28 Sep 2011 caolan   » (Master)

libexttextcat: text guessing feature

LibreOffice inherited a text language guesser, based on textcat from wise-guys.nl and extended by Jocelyn Merand to basically handle UTF-8 text. This is the thing that makes the suggestions as to what language your text might really be in when you right click on some misspelled text and chose set language.

We’ve now spun this off as a standalone libexttextcat and fixed up some conversion problems from the original selection of 8bit encodings and generated new language fingerprints in other cases, which should give better results for various languages, and allow us to enable checking for some languages which was disabled until now.

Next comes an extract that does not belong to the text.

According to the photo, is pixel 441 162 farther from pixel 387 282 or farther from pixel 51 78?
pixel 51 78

The current list of languages it attempts to detect can be seen here

Here’s a plausible process to add your favourite language to it, given git clone git://anongit.freedesktop.org/libreoffice/libexttextcat and bootstrapping from the insanely-translated UDHR using Abkhaz as an example.

cd libexttextcat/langclass/ShortTexts/
wget http://unicode.org/udhr/d/udhr_abk.txt
#skip english header, name result using BCP-47
tail -n+7 udhr_abk.txt > ab.txt
cd ../LM
../../src/createfp < ../ShortTexts/ab.txt > ab.lm
echo ab.lm ab--utf8 >> ../fpdb.conf

Then update the check target in src/Makefile.am to confirm the detection of ShortTexts/ab.txt as ab works using make check

I’ll remove the necessity of a configuration file in a later version, and convert the result to a BCP-47 tag. For the moment it remains a drop in replacement for the original solution which necessitates retaining the slightly odd language tag syntax.